Mais la préservation de cette alliance temporaire nécessitera beaucoup d’efforts, ne serait-ce que parce que les acteurs régionaux s’affrontent sur d’autres terrains. Dans l’hypothèse où l’EI connaîtrait un revers de fortune, ces acteurs seraient tentés de se désintéresser de l’organisation au profit de leurs propres rivalités. Il n’est pas douteux que la puissance aérienne et les capacités américaines en matière de renseignement ont un rôle à jouer dans la lutte contre l’EI. Mais la tâche la plus importante pour Washington est de préserver l’alliance contre l’EI. Cela passe par un engagement de la Turquie, de l’Arabie saoudite et du gouvernement kurde à Erbil aux côtés des États-Unis pour maintenir la pression sur l’EI. Cela nécessite également de soutenir et de faire pression sur le pouvoir central en Irak pour qu’il mette de l’ordre dans ses affaires. Cela signifie qu’il faut considérer que l’intérêt de l’Iran sur cette question n’est pas distinct de celui des États-Unis. La tâche n’est pas facile, mais elle est plus aisée que d’avoir à affronter un État djihadiste consolidé au cœur du Proche-Orient.

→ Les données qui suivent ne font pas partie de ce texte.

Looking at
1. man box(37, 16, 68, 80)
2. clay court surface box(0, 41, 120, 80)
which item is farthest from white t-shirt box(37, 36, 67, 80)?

1NDT. Son dirigeant est Abou Bakr Al-Bagdadi, désormais «  imam et calife de tous les musulmans où qu’ils résident  ».

2NDT. Située à moins de 100 km à l’est de Mossoul, Erbil est la capitale de la région autonome du Kurdistan, dans le nord de l’Irak. La ville est aussi la capitale de la province d’Erbil. Sa population est d’environ un million et demi d’habitants.

3NDT. L’EI a revendiqué la décapitation de James Foley dans une vidéo diffusée le 19 août 2014.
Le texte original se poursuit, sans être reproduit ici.